Looks like cxgb3 is hitting this WARN_ON_ONCE: /* * In the slowpath, we sanity check order to avoid ever trying to * reclaim >= MAX_ORDER areas which will never succeed. Callers may * be using allocators in order of preference for an area that is * too large. */ if (order >= MAX_ORDER) { WARN_ON_ONCE(!(gfp_mask & __GFP_NOWARN)); return NULL; }
As a data point, that box has since been re-imaged with RHEL 6.4. The stack trace doesn't show up there. (guess it's in newer code) :D
*********** MASS BUG UPDATE ************** We apologize for the inconvenience. There is a large number of bugs to go through and several of them have gone stale. Due to this, we are doing a mass bug update across all of the Fedora 18 kernel bugs. Fedora 18 has now been rebased to 3.11.4-101.fc18. Please test this kernel update (or newer) and let us know if you issue has been resolved or if it is still present with the newer kernel. If you have moved on to Fedora 19, and are still experiencing this issue, please change the version to Fedora 19. If you experience different issues, please open a new bug report for those.

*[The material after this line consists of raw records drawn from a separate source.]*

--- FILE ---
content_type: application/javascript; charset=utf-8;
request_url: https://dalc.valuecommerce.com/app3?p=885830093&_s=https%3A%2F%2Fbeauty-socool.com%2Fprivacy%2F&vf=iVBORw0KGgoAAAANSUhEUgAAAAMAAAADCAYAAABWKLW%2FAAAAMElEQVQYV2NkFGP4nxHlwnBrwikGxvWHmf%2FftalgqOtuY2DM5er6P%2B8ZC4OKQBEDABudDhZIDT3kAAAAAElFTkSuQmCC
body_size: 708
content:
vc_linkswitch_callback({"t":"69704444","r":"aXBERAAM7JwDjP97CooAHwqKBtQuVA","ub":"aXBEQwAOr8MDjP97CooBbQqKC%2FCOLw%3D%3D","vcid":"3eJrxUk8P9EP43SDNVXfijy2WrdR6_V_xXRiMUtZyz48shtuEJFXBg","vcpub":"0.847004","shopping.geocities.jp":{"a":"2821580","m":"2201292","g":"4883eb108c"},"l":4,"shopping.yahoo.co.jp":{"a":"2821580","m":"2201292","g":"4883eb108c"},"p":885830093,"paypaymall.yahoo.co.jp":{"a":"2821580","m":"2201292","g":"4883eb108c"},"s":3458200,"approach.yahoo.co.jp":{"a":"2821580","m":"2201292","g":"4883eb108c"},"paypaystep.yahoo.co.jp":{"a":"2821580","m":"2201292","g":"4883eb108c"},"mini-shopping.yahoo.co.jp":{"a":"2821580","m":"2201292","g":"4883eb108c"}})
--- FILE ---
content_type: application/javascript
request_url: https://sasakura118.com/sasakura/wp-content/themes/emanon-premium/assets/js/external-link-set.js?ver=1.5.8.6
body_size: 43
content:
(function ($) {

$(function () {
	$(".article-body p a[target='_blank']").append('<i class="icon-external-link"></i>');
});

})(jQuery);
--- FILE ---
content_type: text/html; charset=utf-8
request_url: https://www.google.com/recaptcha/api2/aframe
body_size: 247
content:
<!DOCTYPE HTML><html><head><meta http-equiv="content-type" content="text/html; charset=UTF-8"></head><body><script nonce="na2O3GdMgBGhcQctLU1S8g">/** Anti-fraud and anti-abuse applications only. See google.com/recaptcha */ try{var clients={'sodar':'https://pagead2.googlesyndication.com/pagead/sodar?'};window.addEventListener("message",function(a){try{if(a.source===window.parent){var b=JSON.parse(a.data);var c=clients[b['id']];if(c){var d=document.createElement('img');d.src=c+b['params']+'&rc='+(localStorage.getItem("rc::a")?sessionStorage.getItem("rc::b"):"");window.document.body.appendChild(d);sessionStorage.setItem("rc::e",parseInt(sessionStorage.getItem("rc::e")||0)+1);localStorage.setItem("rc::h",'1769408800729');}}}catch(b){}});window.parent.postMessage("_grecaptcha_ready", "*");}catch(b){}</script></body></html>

*********** MASS BUG UPDATE ************** We apologize for the inconvenience. There is a large number of bugs to go through and several of them have gone stale. It has been over a month since we asked you to test the 3.11 kernel updates and let us know if your issue has been resolved or is still a problem. When this happened, the bug was set to needinfo. Because the needinfo is still set, we assume either this is no longer a problem, or you cannot provide additional information to help us resolve the issue. As a result we are closing with insufficient data. If this is still a problem, we apologize, feel free to reopen the bug and provide more information so that we can work towards a resolution If you experience different issues, please open a new bug report for those.